- Source excerpt:
++++++++

- What is the corporate alternative minimum tax?
- Who is subject to the corporate AMT?
- How to calculate adjusted financial statement income
- How CAMT interacts with regular corporate tax liability
- What is the CAMT safe harbor?
- Tax credits that can reduce CAMT liability
- How CAMT differs from the old corporate AMT
- CAMT reporting requirements and IRS compliance
- CAMT and private equity: A closer look
- How finance teams can prepare for CAMT compliance
- Close your books faster with Ramp's AI coding, syncing, and reconciling alongside you

The corporate alternative minimum tax (CAMT) is a 15% minimum tax on adjusted financial statement income (AFSI) that targets large corporations whose book income far exceeds their taxable income. Enacted under the Inflation Reduction Act of 2022, CAMT ensures these corporations pay at least 15% on their financial statement profits, regardless of the deductions, credits, or deferrals claimed on their regular tax return.
Since the 2023 tax year, CAMT has affected thousands of large US and foreign-parented corporations. Recent IRS guidance reveals broader implications than many finance leaders initially expected, including for private equity funds and partnership structures. The new regime requires new calculations, expanded reporting, and careful coordination between tax and accounting teams to support proper expense management across all financial processes.
What is the corporate alternative minimum tax?
CAMT prevents large corporations from paying little or no federal income tax by using book income as the tax base instead of taxable income. It compares a corporation's tentative minimum tax to its regular tax liability, and the corporation pays the greater of the two amounts.
- CAMT stands for: Corporate Alternative Minimum Tax
- Tax rate: 15% on adjusted financial statement income (AFSI)
- Enacted: Inflation Reduction Act of 2022
- Purpose: Ensure large profitable corporations pay a minimum level of federal income tax
Who is subject to the corporate AMT?
CAMT applies to C corporations that qualify as "applicable corporations" based on their average annual AFSI. It doesn't apply directly to S corporations or partnerships, though income from those entities may flow into a C corporation's AFSI calculation.

++++++++

- Task list:
1 – According to the CAMT overview, which law enacted the corporate alternative minimum tax?
2 – Resume the CAMT overview after its final sentence, keeping the same tone and format.

- Collected data:
++++++++

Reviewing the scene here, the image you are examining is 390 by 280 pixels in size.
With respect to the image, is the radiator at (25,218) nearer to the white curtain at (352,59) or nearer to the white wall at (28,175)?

++++++++

- Answers by task:
1 – The Inflation Reduction Act of 2022.

2 –
The CAMT threshold for applicable corporations
A corporation becomes an applicable corporation when its average annual AFSI crosses specific income thresholds:
- US corporation: $1 billion average AFSI over 3 years
- Foreign-owned US subsidiary: $100 million average AFSI over 3 years, if the overall group exceeds $1 billion
Once you cross the threshold, you remain subject to CAMT until you fall below it for 5 consecutive years or undergo a qualifying ownership change. The IRS may also deem certain non-corporate entities as corporations for CAMT purposes, which can bring entire fund structures into scope.
The 3-year average AFSI test
The IRS measures your average AFSI by looking at the 3 most recent tax years, including the current year. If your corporation hasn't existed for the full 3-year period, the IRS uses only the years available.
Aggregation rules apply if you're part of a larger group. Related entities under common control must combine their AFSI when testing against the threshold. This means a subsidiary that falls well below $1 billion on its own could still be subject to CAMT if its parent group exceeds the threshold in aggregate.
How to calculate adjusted financial statement income
Adjusted financial statement income (AFSI) is the tax base for CAMT. It starts with book income rather than taxable income, which is why CAMT can produce a higher tax liability than the regular corporate tax system for companies with large book-to-tax differences.
Starting with applicable financial statement income
Your AFSI calculation begins with net income from your applicable financial statement. The IRS follows a hierarchy: Audited financial statements prepared under GAAP come first, followed by IFRS statements, then other financial reporting filed with a federal agency.
You start with the net income figure on those statements before making any CAMT-specific adjustments. This is a key distinction from regular tax, where you start with taxable income and work from there.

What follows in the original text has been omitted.